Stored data
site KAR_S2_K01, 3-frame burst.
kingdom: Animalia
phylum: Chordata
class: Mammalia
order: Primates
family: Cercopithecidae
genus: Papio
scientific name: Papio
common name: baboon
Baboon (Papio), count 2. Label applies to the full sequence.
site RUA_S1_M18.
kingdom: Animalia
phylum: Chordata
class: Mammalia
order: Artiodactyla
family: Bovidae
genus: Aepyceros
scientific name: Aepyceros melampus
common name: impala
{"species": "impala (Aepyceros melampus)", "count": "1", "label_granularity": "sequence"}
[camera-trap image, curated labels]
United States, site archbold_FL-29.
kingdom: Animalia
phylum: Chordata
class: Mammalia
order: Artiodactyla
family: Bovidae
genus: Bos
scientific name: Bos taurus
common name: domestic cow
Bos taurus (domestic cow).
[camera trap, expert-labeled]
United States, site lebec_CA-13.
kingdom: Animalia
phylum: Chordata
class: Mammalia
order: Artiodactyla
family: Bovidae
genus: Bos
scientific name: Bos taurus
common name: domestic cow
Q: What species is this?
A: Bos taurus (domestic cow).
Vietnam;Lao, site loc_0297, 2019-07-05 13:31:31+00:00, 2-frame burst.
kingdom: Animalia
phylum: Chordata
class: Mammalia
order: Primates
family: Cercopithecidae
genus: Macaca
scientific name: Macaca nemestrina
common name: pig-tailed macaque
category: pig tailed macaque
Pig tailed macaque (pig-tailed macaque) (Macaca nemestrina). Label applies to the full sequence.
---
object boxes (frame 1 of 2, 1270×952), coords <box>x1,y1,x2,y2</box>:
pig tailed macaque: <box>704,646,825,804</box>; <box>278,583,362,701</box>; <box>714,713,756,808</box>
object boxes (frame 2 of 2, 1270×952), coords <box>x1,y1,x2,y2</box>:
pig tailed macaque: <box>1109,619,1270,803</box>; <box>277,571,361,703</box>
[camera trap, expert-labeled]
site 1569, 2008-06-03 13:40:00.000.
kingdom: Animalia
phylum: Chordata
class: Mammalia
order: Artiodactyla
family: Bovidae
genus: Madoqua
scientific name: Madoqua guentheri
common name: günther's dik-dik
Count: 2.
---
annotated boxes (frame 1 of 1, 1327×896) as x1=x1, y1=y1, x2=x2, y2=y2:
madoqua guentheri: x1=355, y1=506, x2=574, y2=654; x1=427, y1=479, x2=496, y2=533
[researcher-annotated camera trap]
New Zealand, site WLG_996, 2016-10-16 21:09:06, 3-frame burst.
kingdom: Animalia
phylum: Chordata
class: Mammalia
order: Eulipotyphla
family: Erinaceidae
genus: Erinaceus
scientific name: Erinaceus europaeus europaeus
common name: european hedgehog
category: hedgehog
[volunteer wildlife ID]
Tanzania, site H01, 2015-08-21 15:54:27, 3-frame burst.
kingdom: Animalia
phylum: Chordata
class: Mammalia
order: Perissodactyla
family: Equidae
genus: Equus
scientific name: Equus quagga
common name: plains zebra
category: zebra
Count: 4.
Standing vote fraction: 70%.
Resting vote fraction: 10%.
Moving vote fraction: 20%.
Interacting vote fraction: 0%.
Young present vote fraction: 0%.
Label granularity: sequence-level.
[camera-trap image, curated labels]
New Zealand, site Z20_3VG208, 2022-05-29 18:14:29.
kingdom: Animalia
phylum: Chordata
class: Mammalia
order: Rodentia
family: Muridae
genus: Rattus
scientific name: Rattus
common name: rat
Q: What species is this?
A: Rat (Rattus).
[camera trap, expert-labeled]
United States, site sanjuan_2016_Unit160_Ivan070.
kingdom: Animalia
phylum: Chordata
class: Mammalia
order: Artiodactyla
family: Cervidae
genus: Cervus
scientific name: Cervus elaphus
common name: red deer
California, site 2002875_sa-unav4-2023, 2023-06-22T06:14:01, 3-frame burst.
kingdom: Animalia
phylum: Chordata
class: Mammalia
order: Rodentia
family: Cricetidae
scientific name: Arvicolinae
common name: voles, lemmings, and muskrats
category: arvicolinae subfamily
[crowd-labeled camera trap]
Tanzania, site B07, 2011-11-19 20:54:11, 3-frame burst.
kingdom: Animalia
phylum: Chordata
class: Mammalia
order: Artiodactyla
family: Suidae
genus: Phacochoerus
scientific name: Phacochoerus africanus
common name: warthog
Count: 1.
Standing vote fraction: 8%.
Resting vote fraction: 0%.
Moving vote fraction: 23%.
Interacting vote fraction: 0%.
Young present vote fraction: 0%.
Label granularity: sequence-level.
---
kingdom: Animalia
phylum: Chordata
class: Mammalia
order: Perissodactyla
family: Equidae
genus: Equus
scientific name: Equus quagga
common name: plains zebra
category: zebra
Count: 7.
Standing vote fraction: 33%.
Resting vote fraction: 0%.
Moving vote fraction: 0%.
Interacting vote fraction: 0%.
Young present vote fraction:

• [Assigned task]
Each line above is to be reproduced exactly.

• [Solution to this task]
site KAR_S2_K01, 3-frame burst.
kingdom: Animalia
phylum: Chordata
class: Mammalia
order: Primates
family: Cercopithecidae
genus: Papio
scientific name: Papio
common name: baboon
Baboon (Papio), count 2. Label applies to the full sequence.
site RUA_S1_M18.
kingdom: Animalia
phylum: Chordata
class: Mammalia
order: Artiodactyla
family: Bovidae
genus: Aepyceros
scientific name: Aepyceros melampus
common name: impala
{"species": "impala (Aepyceros melampus)", "count": "1", "label_granularity": "sequence"}
[camera-trap image, curated labels]
United States, site archbold_FL-29.
kingdom: Animalia
phylum: Chordata
class: Mammalia
order: Artiodactyla
family: Bovidae
genus: Bos
scientific name: Bos taurus
common name: domestic cow
Bos taurus (domestic cow).
[camera trap, expert-labeled]
United States, site lebec_CA-13.
kingdom: Animalia
phylum: Chordata
class: Mammalia
order: Artiodactyla
family: Bovidae
genus: Bos
scientific name: Bos taurus
common name: domestic cow
Q: What species is this?
A: Bos taurus (domestic cow).
Vietnam;Lao, site loc_0297, 2019-07-05 13:31:31+00:00, 2-frame burst.
kingdom: Animalia
phylum: Chordata
class: Mammalia
order: Primates
family: Cercopithecidae
genus: Macaca
scientific name: Macaca nemestrina
common name: pig-tailed macaque
category: pig tailed macaque
Pig tailed macaque (pig-tailed macaque) (Macaca nemestrina). Label applies to the full sequence.
---
object boxes (frame 1 of 2, 1270×952), coords <box>x1,y1,x2,y2</box>:
pig tailed macaque: <box>704,646,825,804</box>; <box>278,583,362,701</box>; <box>714,713,756,808</box>
object boxes (frame 2 of 2, 1270×952), coords <box>x1,y1,x2,y2</box>:
pig tailed macaque: <box>1109,619,1270,803</box>; <box>277,571,361,703</box>
[camera trap, expert-labeled]
site 1569, 2008-06-03 13:40:00.000.
kingdom: Animalia
phylum: Chordata
class: Mammalia
order: Artiodactyla
family: Bovidae
genus: Madoqua
scientific name: Madoqua guentheri
common name: günther's dik-dik
Count: 2.
---
annotated boxes (frame 1 of 1, 1327×896) as x1=x1, y1=y1, x2=x2, y2=y2:
madoqua guentheri: x1=355, y1=506, x2=574, y2=654; x1=427, y1=479, x2=496, y2=533
[researcher-annotated camera trap]
New Zealand, site WLG_996, 2016-10-16 21:09:06, 3-frame burst.
kingdom: Animalia
phylum: Chordata
class: Mammalia
order: Eulipotyphla
family: Erinaceidae
genus: Erinaceus
scientific name: Erinaceus europaeus europaeus
common name: european hedgehog
category: hedgehog
[volunteer wildlife ID]
Tanzania, site H01, 2015-08-21 15:54:27, 3-frame burst.
kingdom: Animalia
phylum: Chordata
class: Mammalia
order: Perissodactyla
family: Equidae
genus: Equus
scientific name: Equus quagga
common name: plains zebra
category: zebra
Count: 4.
Standing vote fraction: 70%.
Resting vote fraction: 10%.
Moving vote fraction: 20%.
Interacting vote fraction: 0%.
Young present vote fraction: 0%.
Label granularity: sequence-level.
[camera-trap image, curated labels]
New Zealand, site Z20_3VG208, 2022-05-29 18:14:29.
kingdom: Animalia
phylum: Chordata
class: Mammalia
order: Rodentia
family: Muridae
genus: Rattus
scientific name: Rattus
common name: rat
Q: What species is this?
A: Rat (Rattus).
[camera trap, expert-labeled]
United States, site sanjuan_2016_Unit160_Ivan070.
kingdom: Animalia
phylum: Chordata
class: Mammalia
order: Artiodactyla
family: Cervidae
genus: Cervus
scientific name: Cervus elaphus
common name: red deer
California, site 2002875_sa-unav4-2023, 2023-06-22T06:14:01, 3-frame burst.
kingdom: Animalia
phylum: Chordata
class: Mammalia
order: Rodentia
family: Cricetidae
scientific name: Arvicolinae
common name: voles, lemmings, and muskrats
category: arvicolinae subfamily
[crowd-labeled camera trap]
Tanzania, site B07, 2011-11-19 20:54:11, 3-frame burst.
kingdom: Animalia
phylum: Chordata
class: Mammalia
order: Artiodactyla
family: Suidae
genus: Phacochoerus
scientific name: Phacochoerus africanus
common name: warthog
Count: 1.
Standing vote fraction: 8%.
Resting vote fraction: 0%.
Moving vote fraction: 23%.
Interacting vote fraction: 0%.
Young present vote fraction: 0%.
Label granularity: sequence-level.
---
kingdom: Animalia
phylum: Chordata
class: Mammalia
order: Perissodactyla
family: Equidae
genus: Equus
scientific name: Equus quagga
common name: plains zebra
category: zebra
Count: 7.
Standing vote fraction: 33%.
Resting vote fraction: 0%.
Moving vote fraction: 0%.
Interacting vote fraction: 0%.
Young present vote fraction:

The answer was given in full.